Por PEDRO OLALLA
Hoy día, pase lo que pase, lo políticamente correcto es condenar la violencia. Y ya ha quedado claro que la democracia debe repudiar la Violencia y abogar por la Convicción; pero también es importante tener claro que todas las violencias deben ser llamadas por su nombre.
La violencia de reyerta en las calles la condenamos casi todos. Pero hay que condenar también la otra: la ejercida desde el poder a favor de intereses particulares y al amparo de una falaz legitimidad democrática; la de gobiernos que, lejos de garantizar el derecho a la manifestación pacífica, gasean sistemáticamente a quienes tratan de ejercerlo por no sentirse cómplices de la injusticia; la de unos «representantes» de oídos sordos que no se atreven a asomarse siquiera a la ventana de su Parlamento para ver que, desde hace tiempo, gobiernan de espaldas a una ciudadanía cada vez más desesperada; la violencia de estar mintiendo reiteradamente a esa ciudadanía y de escamotearle todo referéndum para pronunciarse sobre pactos que la comprometerán durante largos años y que están siendo firmados a escondidas en su nombre; la violencia de haber dejado a 30.000 personas sin hogar durmiendo entre cartones otro invierno más; la violencia de haber situado ya al 21% de la población del país bajo el umbral de la pobreza; la violencia de condenar a una generación al paro, a la emigración o a la miseria de ser contratado por menos de 500 euros y acribillado a impuestos; la violencia de cortar el suministro eléctrico a las familias mientras se subvenciona a fondo perdido a la banca; la violencia de que, para ver cumplido el derecho fundamental a la vivienda, haya que hipotecarse de por vida con los lobbies de la ingeniería financiera; la violencia de estar desmantelando el Estado social y democrático para pagar la insensatez de los políticos y el descontrol de la especulación; la violencia de privatizar los beneficios al mismo tiempo que se socializan las pérdidas; la violencia de estar enajenando la riqueza y la soberanía nacional ante la sumisión y el miedo de sus verdaderos dueños. Ésta es la violencia que hay que condenar, la impune violencia de guante blanco, la violencia impoluta de los hipócritas que callan sabiéndose cómplices de un sistema que produce a manos llenas miseria, explotación, colonialismo, guerra y muerte, y, sin embargo, hacen un consternado gesto de repulsa cuando ven volar una piedra o arder un contenedor de basura.

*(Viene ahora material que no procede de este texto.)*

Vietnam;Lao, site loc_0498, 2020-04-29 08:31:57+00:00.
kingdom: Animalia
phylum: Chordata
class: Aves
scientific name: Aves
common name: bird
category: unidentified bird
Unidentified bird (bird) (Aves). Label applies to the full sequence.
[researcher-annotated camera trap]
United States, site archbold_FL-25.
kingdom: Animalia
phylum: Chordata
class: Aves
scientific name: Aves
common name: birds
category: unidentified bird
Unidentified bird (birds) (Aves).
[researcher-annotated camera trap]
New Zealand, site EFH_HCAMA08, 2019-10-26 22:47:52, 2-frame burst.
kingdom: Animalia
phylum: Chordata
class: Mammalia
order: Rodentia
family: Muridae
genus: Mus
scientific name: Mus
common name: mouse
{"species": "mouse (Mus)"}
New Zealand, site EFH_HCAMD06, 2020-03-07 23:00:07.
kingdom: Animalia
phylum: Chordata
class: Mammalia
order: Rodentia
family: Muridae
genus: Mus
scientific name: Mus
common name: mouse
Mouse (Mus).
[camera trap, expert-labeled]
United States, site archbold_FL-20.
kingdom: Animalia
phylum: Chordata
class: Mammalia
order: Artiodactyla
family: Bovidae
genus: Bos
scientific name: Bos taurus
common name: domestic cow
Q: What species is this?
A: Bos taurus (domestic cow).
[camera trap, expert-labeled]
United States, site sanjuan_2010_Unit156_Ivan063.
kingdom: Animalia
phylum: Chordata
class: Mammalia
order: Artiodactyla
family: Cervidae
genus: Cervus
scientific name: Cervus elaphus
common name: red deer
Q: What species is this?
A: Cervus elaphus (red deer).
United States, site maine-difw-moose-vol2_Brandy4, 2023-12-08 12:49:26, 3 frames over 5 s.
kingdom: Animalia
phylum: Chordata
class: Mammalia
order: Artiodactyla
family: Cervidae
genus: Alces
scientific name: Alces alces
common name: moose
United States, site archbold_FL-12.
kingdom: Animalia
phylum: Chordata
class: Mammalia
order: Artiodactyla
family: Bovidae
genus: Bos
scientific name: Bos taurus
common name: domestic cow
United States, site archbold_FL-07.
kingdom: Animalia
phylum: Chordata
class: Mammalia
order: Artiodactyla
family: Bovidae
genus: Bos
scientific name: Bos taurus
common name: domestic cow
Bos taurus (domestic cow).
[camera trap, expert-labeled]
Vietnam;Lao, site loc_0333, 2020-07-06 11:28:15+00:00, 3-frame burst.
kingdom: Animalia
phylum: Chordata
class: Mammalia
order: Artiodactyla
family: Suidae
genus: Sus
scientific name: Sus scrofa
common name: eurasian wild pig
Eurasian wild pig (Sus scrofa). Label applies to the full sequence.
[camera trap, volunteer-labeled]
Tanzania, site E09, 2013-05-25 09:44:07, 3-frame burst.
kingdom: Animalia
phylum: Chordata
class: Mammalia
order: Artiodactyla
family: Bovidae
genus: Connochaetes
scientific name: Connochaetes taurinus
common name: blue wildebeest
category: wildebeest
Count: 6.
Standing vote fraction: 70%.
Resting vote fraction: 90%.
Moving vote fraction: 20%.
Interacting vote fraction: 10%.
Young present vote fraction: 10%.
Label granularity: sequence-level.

Puede que la violencia sea siempre violencia, pero los motivos de su utilización no son siempre éticamente iguales, y es importante distinguir si quien la ejerce lo hace para imponer en su provecho la injusticia o para defenderse de ella. Condenar la violencia siempre parecerá políticamente correcto, pero en la democracia hay que tener mucho cuidado con la demagogia.